A native of East Lansing, Michigan, Mr. Gross graduated from Cornell University in 1989, with degrees in government and history, and holds an A.M. in American history from Harvard University (1991). He worked as a reporter at The New Republic and Bloomberg News, and has contributed hundreds of features, news articles, book reviews and opinion pieces to over 60 magazines and newspapers. Areas of expertise include: economic and tax policy, the links between business and politics, the rise of the investor class, the culture of Wall Street, and business history.
He is the author of four books: "Forbes Greatest Business Stories of All Time" (Wiley, 1996), which was a New York Times Business bestseller and a finalist for the Financial Times "Lex" award, given to the best business history book of 1996. Translations have been published in Spanish, German, Czech, Polish, Portuguese, Bulgarian, Chinese, Turkish, and Japanese; "Bull Run: Wall Street, the Democrats, and the New Politics of Personal Finance" (PublicAffairs, 2000); "The Generations of Corning: The Life and Times of an American Company," co-authored with Davis Dyer, (Oxford University Press, 20010; and "Pop!
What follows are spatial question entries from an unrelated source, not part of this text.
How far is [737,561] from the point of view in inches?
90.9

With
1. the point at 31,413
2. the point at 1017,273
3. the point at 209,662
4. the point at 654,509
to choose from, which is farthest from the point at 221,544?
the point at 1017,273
Why Bubbles Are Great for the Economy," (HarperCollins, May 2007).
Mr. Gross appears frequently in the media. A regular guest on CNBC, MSNBC, and National Public Radio, he has also appeared on CNN, Fox News Channel, The Newshour with Jim Lehrer, Bloomberg Television, C-SPAN, BBC, and Reuters TV, and on more than 50 radio programs and talk shows.
Mr. Gross lives in Westport, Conn., with his wife and two children.